まさに「いぶし銀」、ますます存在感を高める西武・炭谷銀仁朗

競争の歴史、西武の正捕手の系譜

「地味ながら存在感あり」――。これは、西武ライオンズの捕手の伝統だと言える。1979年、福岡から埼玉に移転し、西武ライオンズとなってから38年、この間、正捕手はわずか6人しかいない。

 以下が西武の正捕手(最多出場)の系譜だ。

1979年 野村克也
1980年 吉本博、大石友好
1981~83年 大石友好
1984~08年 伊東勤
2005~08年 細川亨
2009年 銀仁朗
2010年 細川亨
2011年~ 銀仁朗(炭谷銀仁朗)

 西武ライオンズ初代正捕手は、レジェンド野村克也。以後、吉本博、大石友好を経て現ロッテ監督の伊東勤、さらに現楽天の細川亨、そして炭谷銀仁朗と続く。
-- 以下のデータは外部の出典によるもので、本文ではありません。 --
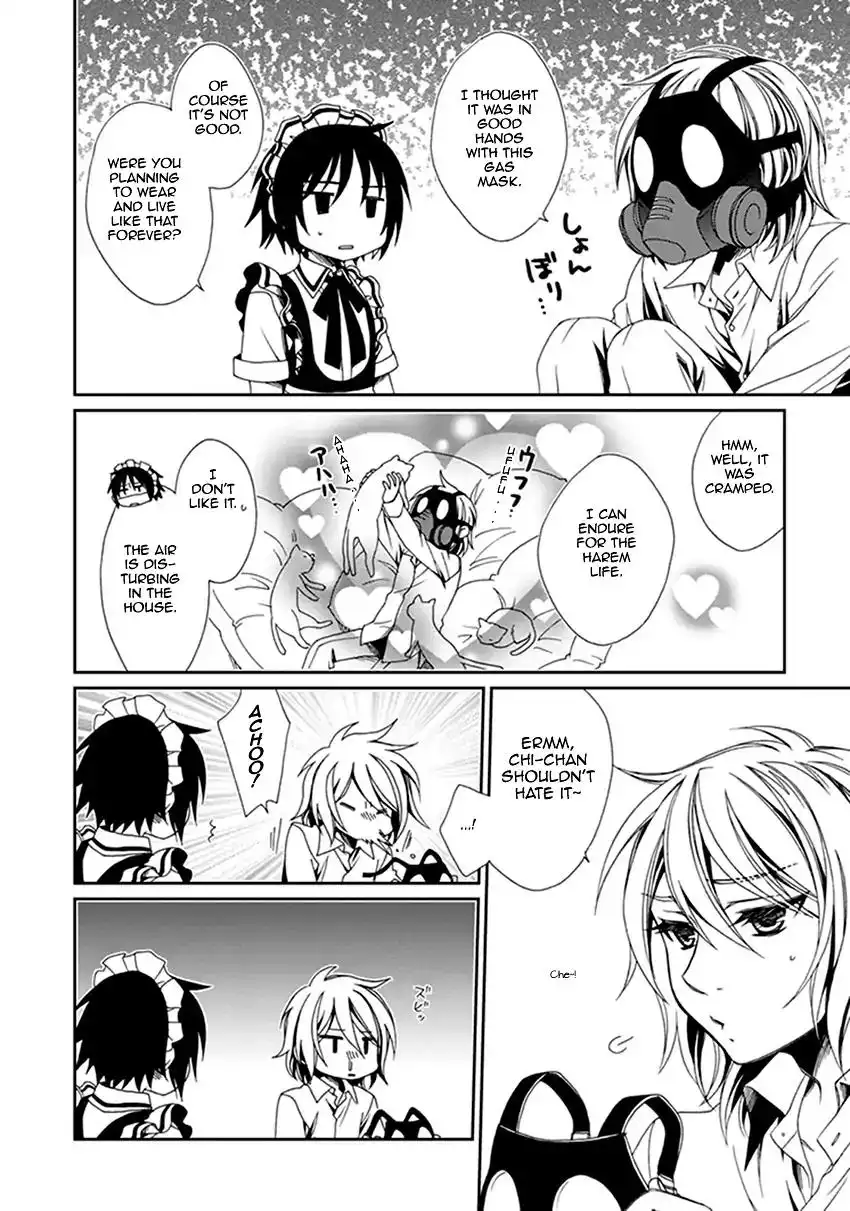 Shounen Maid Chapter 39 7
 この系譜を見てもわかるように、正捕手の継承は、穏やかに行われたわけではない。野村の後釜を争った吉本博、大石友好、そして細川亨と炭谷銀仁朗、正位置を取ったり取り返されたり、激しい正捕手争いの果てに決まるのだ。2011年、炭谷との正捕手争いに決着がついて、細川亨はソフトバンクに移籍している。

 この38年間、西武ライオンズの正捕手で、3割を打った選手も20本塁打を打った選手もいない。端的に言えば「専守防衛」だが、ベストナインを合わせて12回、ゴールドグラブ(ダイヤモンドグラブ)を14回も獲得している。西武の捕手は正統派の「守備の要」だと言えよう。

 今季の捕手としての出場試合数は炭谷が92試合、岡田が54試合、ここ10試合は5試合ずつ。ポジション争いは激しさを増しているが、シーズン最終盤、そしてポストシーズンと、捕手の頭脳がモノを言う局面が増えてくる。この部分では炭谷に一日の長があるようだ。まさに「いぶし銀」の活躍に期待したい。